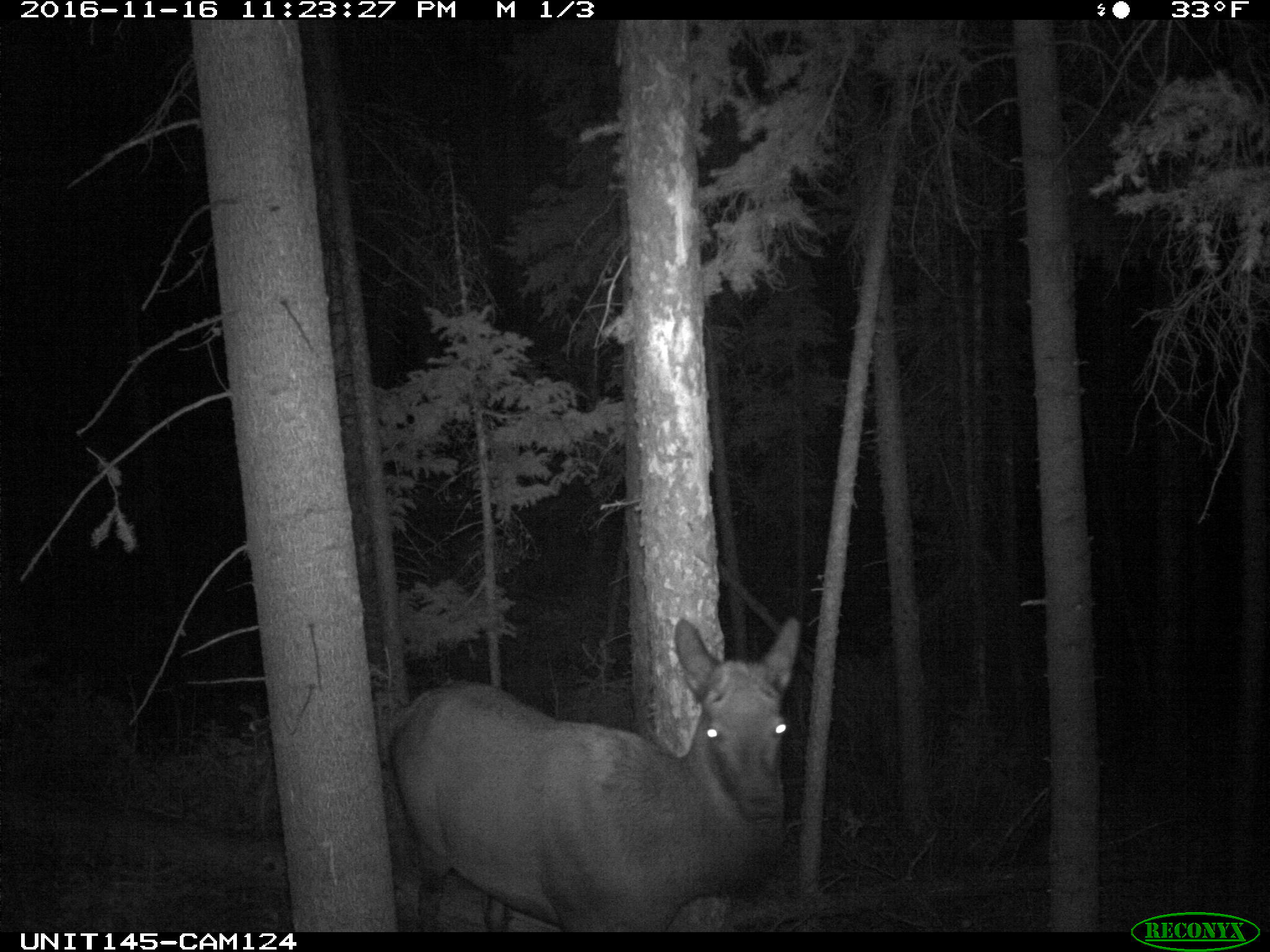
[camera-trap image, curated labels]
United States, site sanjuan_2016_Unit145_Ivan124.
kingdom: Animalia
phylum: Chordata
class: Mammalia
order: Artiodactyla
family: Cervidae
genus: Cervus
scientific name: Cervus elaphus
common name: red deer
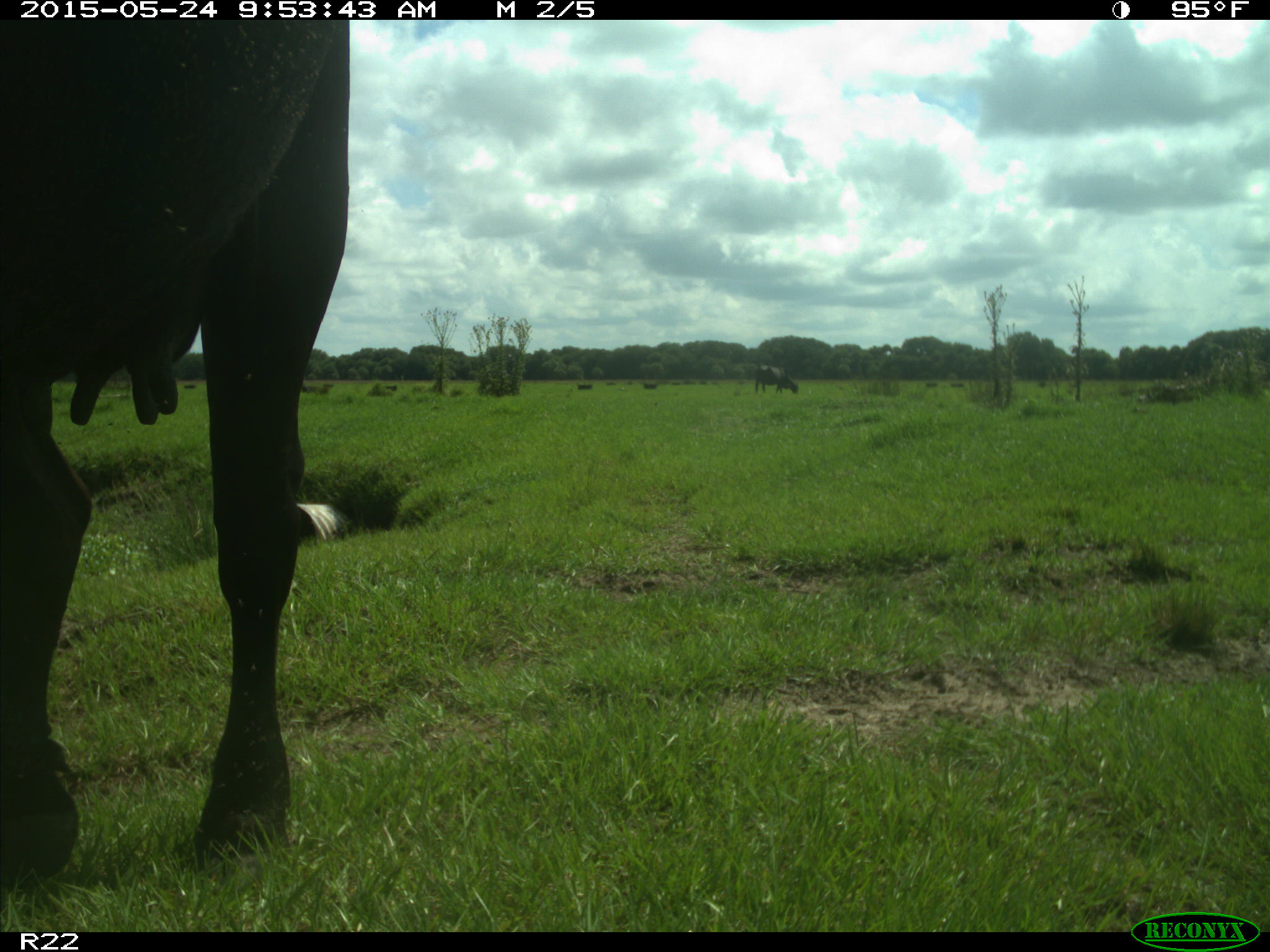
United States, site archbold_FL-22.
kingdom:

• • • • • • •

Assignment – The answer must be every line of the listing that holds the word "site".

Completed task –
United States, site sanjuan_2016_Unit145_Ivan124.
United States, site archbold_FL-22.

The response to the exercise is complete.